In the lines below, put "dark patch on floor" in place of every "shadow on floor" and keep everything else the same.
[Start]
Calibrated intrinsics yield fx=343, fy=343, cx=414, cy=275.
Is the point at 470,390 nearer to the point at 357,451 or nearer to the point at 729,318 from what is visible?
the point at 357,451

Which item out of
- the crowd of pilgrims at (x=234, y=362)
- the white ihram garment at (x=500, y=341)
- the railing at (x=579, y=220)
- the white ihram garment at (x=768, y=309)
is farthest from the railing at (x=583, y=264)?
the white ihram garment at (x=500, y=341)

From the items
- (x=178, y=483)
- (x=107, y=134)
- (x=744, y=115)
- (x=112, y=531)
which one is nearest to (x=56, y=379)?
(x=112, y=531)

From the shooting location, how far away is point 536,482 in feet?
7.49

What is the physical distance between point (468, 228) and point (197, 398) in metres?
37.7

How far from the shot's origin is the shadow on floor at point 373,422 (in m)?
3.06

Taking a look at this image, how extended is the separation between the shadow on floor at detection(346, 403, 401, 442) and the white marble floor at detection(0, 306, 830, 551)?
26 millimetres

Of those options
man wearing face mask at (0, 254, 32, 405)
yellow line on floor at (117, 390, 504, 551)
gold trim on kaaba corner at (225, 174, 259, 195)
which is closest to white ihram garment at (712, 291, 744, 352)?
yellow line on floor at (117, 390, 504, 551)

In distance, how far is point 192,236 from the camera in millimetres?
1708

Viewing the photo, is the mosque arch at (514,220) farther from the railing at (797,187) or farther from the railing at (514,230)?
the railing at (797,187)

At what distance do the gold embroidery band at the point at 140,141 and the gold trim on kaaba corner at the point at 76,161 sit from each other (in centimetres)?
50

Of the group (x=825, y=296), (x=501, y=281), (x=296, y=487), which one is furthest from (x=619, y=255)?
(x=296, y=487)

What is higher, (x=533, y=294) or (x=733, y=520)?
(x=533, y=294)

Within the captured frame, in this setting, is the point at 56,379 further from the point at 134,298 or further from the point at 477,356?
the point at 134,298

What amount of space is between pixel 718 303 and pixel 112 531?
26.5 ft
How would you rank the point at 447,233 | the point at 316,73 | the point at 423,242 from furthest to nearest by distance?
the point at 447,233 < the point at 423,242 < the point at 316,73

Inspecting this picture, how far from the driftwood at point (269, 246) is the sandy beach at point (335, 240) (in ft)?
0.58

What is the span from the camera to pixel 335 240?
[End]
→ Expected answer:
Calibrated intrinsics yield fx=343, fy=343, cx=414, cy=275.
Is the point at 470,390 nearer to the point at 357,451 or nearer to the point at 729,318 from what is visible?
the point at 357,451

Which item out of
- the crowd of pilgrims at (x=234, y=362)
- the white ihram garment at (x=500, y=341)
- the railing at (x=579, y=220)
- the white ihram garment at (x=768, y=309)
is farthest from the railing at (x=583, y=264)?
the white ihram garment at (x=500, y=341)

From the items
- (x=178, y=483)
- (x=107, y=134)
- (x=744, y=115)
- (x=112, y=531)
which one is nearest to (x=56, y=379)?
(x=112, y=531)

From the shooting location, how far away is point 536,482 in feet?
7.49

What is the physical distance between point (468, 228) and point (197, 398) in metres?
37.7

How far from the shot's origin is the dark patch on floor at point 373,422 (in m)?
3.06

Taking a look at this image, how extended is the separation between the dark patch on floor at detection(346, 403, 401, 442) and the white marble floor at detection(0, 306, 830, 551)?
26 millimetres

Of those options
man wearing face mask at (0, 254, 32, 405)
yellow line on floor at (117, 390, 504, 551)
gold trim on kaaba corner at (225, 174, 259, 195)
which is closest to white ihram garment at (712, 291, 744, 352)?
yellow line on floor at (117, 390, 504, 551)

In distance, how far is point 192,236 from the camera in millimetres?
1708

Viewing the photo, is the mosque arch at (514,220) farther from the railing at (797,187) or farther from the railing at (514,230)?
the railing at (797,187)

At what distance do the gold embroidery band at the point at 140,141 and the gold trim on kaaba corner at the point at 76,161 sit from each other (in centimetres)?
50

Of the group (x=825, y=296), (x=501, y=281), (x=296, y=487), which one is furthest from (x=619, y=255)?
(x=296, y=487)

What is higher, (x=533, y=294) or (x=733, y=520)?
(x=533, y=294)

Within the captured frame, in this setting, is the point at 56,379 further from the point at 134,298 or further from the point at 477,356?
the point at 134,298

What amount of space is between pixel 718 303 and pixel 112 531?
26.5 ft
How would you rank the point at 447,233 | the point at 316,73 | the point at 423,242 from furthest to nearest by distance?
the point at 447,233 < the point at 423,242 < the point at 316,73

Inspecting this picture, how far from the driftwood at point (269, 246) is the sandy beach at point (335, 240) (in ft)?
0.58

What is the span from the camera to pixel 335 240?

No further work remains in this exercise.